Interactions between piloted vessels and fishing vessels—advisory note
Historical near-misses between piloted vessels and fishing vessels underscore the importance of keeping a proper lookout and effective communication between vessels.
Notwithstanding the responsibilities of fishing vessels, pilots should be cognisant that the final arbiter to determine appropriate action in near miss situations are The International Regulations for Preventing Collisions At Sea, 1972 (COLREGs), which are given effect through a combination of State, Northern Territory and Commonwealth laws.
It is also a condition of a pilot licence that when piloting a vessel, the pilot ensures that the vessel is operated in accordance with COLREGs.
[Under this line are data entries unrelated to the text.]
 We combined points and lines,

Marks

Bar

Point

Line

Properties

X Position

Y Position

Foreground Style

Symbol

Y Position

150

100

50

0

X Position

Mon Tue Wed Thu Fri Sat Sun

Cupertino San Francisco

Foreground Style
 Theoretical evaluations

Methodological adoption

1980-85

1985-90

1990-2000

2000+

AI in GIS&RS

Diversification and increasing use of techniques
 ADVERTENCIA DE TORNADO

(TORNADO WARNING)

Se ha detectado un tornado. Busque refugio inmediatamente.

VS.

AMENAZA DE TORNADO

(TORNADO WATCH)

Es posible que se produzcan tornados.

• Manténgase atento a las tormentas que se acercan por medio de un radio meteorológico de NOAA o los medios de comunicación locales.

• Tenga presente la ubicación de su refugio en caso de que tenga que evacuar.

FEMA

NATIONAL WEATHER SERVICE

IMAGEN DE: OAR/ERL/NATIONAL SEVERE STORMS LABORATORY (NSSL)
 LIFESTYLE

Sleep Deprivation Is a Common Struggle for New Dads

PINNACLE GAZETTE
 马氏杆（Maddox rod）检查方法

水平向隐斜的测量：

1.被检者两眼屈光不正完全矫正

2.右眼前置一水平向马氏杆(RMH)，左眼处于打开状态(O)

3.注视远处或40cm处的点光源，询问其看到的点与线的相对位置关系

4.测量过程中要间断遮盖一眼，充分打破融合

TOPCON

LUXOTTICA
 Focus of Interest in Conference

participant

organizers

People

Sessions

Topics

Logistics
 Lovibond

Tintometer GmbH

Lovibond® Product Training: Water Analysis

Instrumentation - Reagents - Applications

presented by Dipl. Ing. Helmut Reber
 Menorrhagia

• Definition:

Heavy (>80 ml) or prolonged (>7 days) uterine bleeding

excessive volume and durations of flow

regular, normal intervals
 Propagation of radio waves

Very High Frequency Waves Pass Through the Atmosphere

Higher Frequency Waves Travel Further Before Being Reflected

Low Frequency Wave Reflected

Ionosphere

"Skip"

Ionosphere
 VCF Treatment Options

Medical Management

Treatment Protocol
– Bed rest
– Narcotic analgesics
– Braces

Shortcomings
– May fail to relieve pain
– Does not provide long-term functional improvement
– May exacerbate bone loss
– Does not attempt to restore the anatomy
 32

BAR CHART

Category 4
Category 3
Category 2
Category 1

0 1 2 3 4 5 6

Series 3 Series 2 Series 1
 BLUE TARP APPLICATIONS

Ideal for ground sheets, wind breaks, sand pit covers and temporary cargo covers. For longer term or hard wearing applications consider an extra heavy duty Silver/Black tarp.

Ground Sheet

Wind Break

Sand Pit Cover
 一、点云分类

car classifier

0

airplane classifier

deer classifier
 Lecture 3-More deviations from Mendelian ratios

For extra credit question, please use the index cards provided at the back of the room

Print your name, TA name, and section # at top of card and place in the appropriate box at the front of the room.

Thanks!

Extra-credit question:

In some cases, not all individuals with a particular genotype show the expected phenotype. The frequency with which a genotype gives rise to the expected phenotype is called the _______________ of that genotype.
Pilots are reminded of the obligations under Rule 18 (Responsibilities Between Vessels) as follows:
- Except where Rule 9 (Narrow Channels), Rule 10 (Traffic Separation Schemes) and Rule 13 (Overtaking) otherwise require, a power-driven vessel underway, shall keep out of the way of:
- (i) a vessel not under command
- (ii) a vessel restricted in her ability to manoeuvre
- (iii) a vessel engaged in fishing
- (iv) a sailing vessel.
Vessels exhibiting the lights / shapes for a vessel engaged in fishing are to be treated as such, regardless of whether it can be determined that the vessel is actually engaged in fishing, or otherwise.
Pilots are also reminded that the Great Barrier Reef and Torres Strait Vessel Traffic Service (REEFVTS) can be contacted via VHF radio to assist with the identification of individual fishing vessels.
REEFVTS have access to Fisheries Queensland‘s ‘Vessel Monitoring System’ (VMS) which can be used to monitor and assess the position and activity of commercial fishing vessels fitted with an active VMS transmitter.